● SELECTED TEXT
--- begin ---
# First try at butterfly.... ouch...



## Byudzai (Aug 31, 2013)

Angelos/SmilingFury got talking to me about butterfly shooting yesterday. Inspired me to give it a first try. Cut some long looped 1/8" tubes and hooked them into my flatcat.

LOVE the ballistic advantage. I have about a 62" full butterfly draw, and with 10" of 1/8" looped tubing I got 225fps with a 9lb draw. Compare that to 210fps with a 13lb draw with ~7 inches of looped 2040s at a draw to my ear, which feels like a crossbow in comparison!

Also was surprised to find that, touching the stretched tubes to my cheek for an anchor point, I could zap the hanging can almost every time. "This" I thought "is SO MUCH BETTER!"

Then two things happened:

1) Got my first fork hit of all time. 3/8" steel at 225fps left its mark on the G10 scales on my FlatCat.
2) Spaced out a little and got a kiss on the cheek from a ball bearing. Ouch.

So... shrug. Angelos says TTF and butterfly don't really go together. Also means longer tubes that dangle from the pocket and get tangled more. I'll probably compromise with the thicker shorter tubes and deal with the 13lb pull for now.


----------



## Metropolicity (Aug 22, 2013)

That's the kiss of the butterfly! Such a rush right? 

I still can't go all the way back and love 1/2 butterfly.


----------



## wll (Oct 4, 2014)

I don't want fork hits and i don't want to get smacked !

wll


----------



## oldmiser (Jan 22, 2014)

Mercy that be a big ouch..For my self I do not shoot butter fly...or PFS's to many hand & fork hits..I don't need that at my age of 71 takes to long to

heal....I just shoot sideways anchor to my right ear lobe..thank you very much..Some ppl do very well shooting buttery fly...Hey that isgreat for those's

who can......well my friend you tried shooting buttery fly ..yup you got the same as I did.....you will heal up in a day..as to your shooter well it has a

mark as does your cheek......best too ya....~AKAOldmiser


----------



## Firefly (May 12, 2015)

ouch!


----------



## Samurai Samoht (Apr 6, 2013)

Ouch indeed!


----------



## leon13 (Oct 4, 2012)
--- end ---
● PROVIDED MATERIAL
--- begin ---
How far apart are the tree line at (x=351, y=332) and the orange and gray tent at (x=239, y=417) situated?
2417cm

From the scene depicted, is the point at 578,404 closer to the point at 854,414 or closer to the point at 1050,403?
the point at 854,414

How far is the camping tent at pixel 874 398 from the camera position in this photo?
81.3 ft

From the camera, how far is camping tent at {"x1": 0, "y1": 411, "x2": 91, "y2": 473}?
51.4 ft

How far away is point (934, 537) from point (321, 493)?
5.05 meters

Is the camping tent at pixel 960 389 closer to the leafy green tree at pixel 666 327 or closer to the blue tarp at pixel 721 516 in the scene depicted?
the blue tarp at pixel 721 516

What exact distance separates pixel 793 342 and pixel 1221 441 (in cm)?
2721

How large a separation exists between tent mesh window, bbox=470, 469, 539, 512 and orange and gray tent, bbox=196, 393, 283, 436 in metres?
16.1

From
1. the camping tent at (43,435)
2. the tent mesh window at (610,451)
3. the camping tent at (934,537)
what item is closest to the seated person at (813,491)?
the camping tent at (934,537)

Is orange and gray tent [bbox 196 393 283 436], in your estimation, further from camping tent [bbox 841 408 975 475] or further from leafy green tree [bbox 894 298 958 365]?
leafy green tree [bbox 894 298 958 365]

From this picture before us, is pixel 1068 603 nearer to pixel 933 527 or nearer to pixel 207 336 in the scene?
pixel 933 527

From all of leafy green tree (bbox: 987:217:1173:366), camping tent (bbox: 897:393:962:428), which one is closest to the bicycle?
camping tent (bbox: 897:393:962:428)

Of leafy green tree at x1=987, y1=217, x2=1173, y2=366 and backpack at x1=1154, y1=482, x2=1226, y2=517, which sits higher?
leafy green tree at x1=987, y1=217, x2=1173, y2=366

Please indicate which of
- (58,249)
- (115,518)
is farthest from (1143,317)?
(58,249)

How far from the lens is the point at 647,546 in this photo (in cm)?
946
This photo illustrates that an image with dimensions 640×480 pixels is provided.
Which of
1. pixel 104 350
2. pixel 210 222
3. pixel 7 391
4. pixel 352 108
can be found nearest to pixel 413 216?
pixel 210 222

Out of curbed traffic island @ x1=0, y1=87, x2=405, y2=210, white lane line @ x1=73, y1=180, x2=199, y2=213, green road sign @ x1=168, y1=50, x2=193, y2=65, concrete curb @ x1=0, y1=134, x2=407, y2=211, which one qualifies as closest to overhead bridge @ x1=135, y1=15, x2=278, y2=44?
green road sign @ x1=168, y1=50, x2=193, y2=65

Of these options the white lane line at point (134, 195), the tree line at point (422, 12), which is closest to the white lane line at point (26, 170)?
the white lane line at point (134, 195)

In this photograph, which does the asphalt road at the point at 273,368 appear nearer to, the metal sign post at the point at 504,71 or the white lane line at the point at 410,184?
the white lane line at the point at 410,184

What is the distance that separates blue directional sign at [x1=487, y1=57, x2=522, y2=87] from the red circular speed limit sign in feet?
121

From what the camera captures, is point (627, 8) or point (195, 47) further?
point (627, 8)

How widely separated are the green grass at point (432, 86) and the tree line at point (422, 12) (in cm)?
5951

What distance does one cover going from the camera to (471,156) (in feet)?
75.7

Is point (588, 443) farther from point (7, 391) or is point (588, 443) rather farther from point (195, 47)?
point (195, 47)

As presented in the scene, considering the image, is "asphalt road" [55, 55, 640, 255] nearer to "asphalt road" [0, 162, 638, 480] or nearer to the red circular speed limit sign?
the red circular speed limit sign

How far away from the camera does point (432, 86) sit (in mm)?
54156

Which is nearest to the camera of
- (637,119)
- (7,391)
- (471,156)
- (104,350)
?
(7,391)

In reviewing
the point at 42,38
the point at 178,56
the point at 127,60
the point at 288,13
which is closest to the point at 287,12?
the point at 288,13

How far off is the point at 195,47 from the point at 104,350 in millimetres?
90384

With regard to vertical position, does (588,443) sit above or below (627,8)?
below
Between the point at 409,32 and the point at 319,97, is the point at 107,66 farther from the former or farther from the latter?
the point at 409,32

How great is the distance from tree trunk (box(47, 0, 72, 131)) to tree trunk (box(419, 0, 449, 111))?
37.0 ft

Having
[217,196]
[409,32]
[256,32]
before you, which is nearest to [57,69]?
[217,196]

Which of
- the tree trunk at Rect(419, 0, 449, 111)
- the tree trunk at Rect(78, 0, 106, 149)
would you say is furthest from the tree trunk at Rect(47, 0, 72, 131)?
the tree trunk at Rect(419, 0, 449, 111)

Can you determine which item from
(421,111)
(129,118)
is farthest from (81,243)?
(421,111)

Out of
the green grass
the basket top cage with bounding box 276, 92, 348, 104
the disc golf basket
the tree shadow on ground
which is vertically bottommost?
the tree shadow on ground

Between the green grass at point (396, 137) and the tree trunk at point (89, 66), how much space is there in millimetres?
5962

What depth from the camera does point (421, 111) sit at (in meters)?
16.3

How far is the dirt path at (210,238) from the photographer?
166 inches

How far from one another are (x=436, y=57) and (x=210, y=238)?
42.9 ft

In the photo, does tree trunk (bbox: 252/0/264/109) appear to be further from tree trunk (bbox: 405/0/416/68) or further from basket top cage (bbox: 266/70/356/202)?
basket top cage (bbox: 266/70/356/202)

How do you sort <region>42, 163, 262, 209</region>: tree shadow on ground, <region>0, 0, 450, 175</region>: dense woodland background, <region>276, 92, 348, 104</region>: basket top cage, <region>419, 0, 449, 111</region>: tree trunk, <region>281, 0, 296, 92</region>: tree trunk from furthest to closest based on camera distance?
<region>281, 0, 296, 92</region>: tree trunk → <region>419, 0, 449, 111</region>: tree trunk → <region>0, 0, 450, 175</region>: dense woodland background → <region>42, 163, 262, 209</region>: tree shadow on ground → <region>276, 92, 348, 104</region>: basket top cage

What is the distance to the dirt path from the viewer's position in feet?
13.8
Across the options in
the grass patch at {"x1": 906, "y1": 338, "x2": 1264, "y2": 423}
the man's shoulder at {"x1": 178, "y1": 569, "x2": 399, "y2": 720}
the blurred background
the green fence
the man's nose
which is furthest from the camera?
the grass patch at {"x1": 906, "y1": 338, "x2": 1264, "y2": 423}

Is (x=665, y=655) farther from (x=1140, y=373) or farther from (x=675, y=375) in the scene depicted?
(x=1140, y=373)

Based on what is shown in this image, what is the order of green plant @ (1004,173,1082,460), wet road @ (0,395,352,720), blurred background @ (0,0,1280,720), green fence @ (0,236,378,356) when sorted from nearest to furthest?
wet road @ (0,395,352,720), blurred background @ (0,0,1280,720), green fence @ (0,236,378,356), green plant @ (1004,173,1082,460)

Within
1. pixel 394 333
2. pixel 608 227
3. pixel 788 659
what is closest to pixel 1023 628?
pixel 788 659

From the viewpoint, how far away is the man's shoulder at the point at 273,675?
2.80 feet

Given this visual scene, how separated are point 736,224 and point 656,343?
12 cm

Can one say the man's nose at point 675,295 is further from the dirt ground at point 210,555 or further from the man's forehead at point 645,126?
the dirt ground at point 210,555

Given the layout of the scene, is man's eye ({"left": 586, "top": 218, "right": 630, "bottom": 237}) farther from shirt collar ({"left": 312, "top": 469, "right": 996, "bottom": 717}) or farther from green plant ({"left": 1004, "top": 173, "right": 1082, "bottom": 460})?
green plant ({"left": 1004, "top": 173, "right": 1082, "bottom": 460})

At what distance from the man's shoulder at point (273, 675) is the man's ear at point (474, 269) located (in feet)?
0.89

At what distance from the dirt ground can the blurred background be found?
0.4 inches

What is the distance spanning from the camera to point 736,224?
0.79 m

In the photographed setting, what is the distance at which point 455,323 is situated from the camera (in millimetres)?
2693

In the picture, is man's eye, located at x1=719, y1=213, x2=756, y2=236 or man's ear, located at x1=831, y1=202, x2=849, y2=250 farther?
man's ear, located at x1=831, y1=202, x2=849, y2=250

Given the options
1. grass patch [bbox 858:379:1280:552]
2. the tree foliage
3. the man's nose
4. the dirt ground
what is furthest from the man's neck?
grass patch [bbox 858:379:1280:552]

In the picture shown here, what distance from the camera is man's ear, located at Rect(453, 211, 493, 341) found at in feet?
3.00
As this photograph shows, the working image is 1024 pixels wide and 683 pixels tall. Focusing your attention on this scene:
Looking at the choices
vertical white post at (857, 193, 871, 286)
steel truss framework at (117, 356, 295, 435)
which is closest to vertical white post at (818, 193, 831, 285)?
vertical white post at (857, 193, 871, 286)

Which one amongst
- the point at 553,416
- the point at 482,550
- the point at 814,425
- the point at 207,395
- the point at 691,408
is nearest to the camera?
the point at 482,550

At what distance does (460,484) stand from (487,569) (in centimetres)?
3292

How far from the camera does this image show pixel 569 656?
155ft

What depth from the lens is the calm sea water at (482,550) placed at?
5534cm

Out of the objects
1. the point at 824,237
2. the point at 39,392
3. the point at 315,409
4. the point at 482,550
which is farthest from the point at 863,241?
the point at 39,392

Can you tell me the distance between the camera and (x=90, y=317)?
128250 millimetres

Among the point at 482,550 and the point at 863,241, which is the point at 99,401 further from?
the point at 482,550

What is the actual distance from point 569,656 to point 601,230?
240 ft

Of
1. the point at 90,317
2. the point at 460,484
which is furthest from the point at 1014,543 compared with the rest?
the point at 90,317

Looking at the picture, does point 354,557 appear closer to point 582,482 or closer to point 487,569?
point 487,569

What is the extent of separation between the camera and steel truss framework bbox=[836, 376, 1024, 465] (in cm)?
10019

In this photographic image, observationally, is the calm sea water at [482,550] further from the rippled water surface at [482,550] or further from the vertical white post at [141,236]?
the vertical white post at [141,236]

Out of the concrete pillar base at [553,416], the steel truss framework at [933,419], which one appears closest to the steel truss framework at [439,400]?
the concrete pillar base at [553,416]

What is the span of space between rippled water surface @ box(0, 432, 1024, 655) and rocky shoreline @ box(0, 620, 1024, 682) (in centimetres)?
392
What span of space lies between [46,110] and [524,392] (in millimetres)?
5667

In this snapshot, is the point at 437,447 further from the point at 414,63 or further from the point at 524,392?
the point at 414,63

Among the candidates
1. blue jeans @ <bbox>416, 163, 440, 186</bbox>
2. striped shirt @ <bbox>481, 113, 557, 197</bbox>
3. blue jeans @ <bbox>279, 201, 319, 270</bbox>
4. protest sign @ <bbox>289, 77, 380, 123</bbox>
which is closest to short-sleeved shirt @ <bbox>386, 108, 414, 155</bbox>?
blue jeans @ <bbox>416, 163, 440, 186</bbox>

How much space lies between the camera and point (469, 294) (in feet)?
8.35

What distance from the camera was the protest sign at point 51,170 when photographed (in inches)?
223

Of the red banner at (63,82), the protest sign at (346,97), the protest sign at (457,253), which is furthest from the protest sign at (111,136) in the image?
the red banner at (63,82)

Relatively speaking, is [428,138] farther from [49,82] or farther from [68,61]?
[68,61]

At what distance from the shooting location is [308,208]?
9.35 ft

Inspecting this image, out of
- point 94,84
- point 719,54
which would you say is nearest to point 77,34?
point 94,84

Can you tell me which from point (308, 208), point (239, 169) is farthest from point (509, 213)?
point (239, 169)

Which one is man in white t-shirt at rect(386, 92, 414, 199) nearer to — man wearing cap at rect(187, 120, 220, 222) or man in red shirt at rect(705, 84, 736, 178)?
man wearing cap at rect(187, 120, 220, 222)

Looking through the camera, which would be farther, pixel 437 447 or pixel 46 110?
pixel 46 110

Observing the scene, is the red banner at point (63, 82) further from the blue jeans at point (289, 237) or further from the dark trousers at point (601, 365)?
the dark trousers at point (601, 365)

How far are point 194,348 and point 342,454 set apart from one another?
--- end ---
● GIVEN EXERCISE 1
In the butterfly-shooting thread, what did the first poster's first fork hit leave a mark on?
● GIVEN EXERCISE 2
Repeat word for word the passage of the butterfly-shooting thread from "heal....I just shoot" to "(May 12, 2015)".

● EXERCISE RESULT 1
The G10 scales on the FlatCat.

● EXERCISE RESULT 2
heal....I just shoot sideways anchor to my right ear lobe..thank you very much..Some ppl do very well shooting buttery fly...Hey that isgreat for those's

who can......well my friend you tried shooting buttery fly ..yup you got the same as I did.....you will heal up in a day..as to your shooter well it has a

mark as does your cheek......best too ya....~AKAOldmiser


----------



## Firefly (May 12, 2015)